[[ SUPPLIED ENTRIES, beginning ]]
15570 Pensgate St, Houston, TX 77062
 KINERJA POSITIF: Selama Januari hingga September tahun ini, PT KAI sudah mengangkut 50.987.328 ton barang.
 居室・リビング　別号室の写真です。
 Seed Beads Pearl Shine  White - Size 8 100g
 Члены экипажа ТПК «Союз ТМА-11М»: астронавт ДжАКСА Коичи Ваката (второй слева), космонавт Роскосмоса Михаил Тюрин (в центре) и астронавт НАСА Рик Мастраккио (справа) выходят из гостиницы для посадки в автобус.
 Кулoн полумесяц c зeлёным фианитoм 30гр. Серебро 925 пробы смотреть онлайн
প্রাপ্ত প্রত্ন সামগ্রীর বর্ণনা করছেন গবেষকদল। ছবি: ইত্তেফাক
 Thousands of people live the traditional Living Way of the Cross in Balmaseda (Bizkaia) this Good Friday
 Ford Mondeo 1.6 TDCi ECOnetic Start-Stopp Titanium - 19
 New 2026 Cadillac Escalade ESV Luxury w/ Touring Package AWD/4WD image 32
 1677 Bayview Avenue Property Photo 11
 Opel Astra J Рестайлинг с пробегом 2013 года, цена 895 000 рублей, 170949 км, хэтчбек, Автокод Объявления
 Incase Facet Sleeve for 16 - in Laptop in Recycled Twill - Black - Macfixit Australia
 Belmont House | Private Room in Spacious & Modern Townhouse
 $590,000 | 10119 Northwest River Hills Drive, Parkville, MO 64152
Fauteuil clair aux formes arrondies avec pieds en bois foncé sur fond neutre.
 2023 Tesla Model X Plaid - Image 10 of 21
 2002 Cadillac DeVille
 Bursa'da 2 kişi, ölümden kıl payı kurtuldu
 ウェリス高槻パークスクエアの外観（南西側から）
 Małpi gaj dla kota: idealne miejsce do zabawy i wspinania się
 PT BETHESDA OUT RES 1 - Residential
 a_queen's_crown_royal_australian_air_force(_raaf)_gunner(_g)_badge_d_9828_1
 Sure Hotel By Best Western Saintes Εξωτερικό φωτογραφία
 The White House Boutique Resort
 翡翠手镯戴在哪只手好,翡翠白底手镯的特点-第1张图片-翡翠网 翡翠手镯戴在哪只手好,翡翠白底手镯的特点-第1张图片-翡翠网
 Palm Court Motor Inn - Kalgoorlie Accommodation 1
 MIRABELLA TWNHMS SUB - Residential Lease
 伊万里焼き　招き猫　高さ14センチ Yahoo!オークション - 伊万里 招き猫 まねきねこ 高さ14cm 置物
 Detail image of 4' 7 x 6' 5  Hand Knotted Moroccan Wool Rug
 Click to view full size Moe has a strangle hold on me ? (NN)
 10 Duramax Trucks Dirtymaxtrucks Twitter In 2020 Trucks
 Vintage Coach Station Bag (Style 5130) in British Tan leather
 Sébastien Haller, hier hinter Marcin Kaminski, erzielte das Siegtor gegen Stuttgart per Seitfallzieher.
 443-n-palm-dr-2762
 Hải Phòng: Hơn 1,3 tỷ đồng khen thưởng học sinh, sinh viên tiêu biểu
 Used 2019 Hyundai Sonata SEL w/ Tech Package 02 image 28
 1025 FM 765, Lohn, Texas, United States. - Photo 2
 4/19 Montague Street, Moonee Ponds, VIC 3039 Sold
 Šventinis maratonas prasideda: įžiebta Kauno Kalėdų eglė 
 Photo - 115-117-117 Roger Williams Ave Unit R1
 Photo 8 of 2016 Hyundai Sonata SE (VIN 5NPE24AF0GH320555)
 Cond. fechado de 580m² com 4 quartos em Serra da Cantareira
[[ SUPPLIED ENTRIES, end ]]
ACTIVITY
Could you retype exactly the lines above from the one containing "Małpi gaj dla" through the last line of the records, both included, and nothing else?

SOLUTION FOR THIS TASK
 Małpi gaj dla kota: idealne miejsce do zabawy i wspinania się
 PT BETHESDA OUT RES 1 - Residential
 a_queen's_crown_royal_australian_air_force(_raaf)_gunner(_g)_badge_d_9828_1
 Sure Hotel By Best Western Saintes Εξωτερικό φωτογραφία
 The White House Boutique Resort
 翡翠手镯戴在哪只手好,翡翠白底手镯的特点-第1张图片-翡翠网 翡翠手镯戴在哪只手好,翡翠白底手镯的特点-第1张图片-翡翠网
 Palm Court Motor Inn - Kalgoorlie Accommodation 1
 MIRABELLA TWNHMS SUB - Residential Lease
 伊万里焼き　招き猫　高さ14センチ Yahoo!オークション - 伊万里 招き猫 まねきねこ 高さ14cm 置物
 Detail image of 4' 7 x 6' 5  Hand Knotted Moroccan Wool Rug
 Click to view full size Moe has a strangle hold on me ? (NN)
 10 Duramax Trucks Dirtymaxtrucks Twitter In 2020 Trucks
 Vintage Coach Station Bag (Style 5130) in British Tan leather
 Sébastien Haller, hier hinter Marcin Kaminski, erzielte das Siegtor gegen Stuttgart per Seitfallzieher.
 443-n-palm-dr-2762
 Hải Phòng: Hơn 1,3 tỷ đồng khen thưởng học sinh, sinh viên tiêu biểu
 Used 2019 Hyundai Sonata SEL w/ Tech Package 02 image 28
 1025 FM 765, Lohn, Texas, United States. - Photo 2
 4/19 Montague Street, Moonee Ponds, VIC 3039 Sold
 Šventinis maratonas prasideda: įžiebta Kauno Kalėdų eglė 
 Photo - 115-117-117 Roger Williams Ave Unit R1
 Photo 8 of 2016 Hyundai Sonata SE (VIN 5NPE24AF0GH320555)
 Cond. fechado de 580m² com 4 quartos em Serra da Cantareira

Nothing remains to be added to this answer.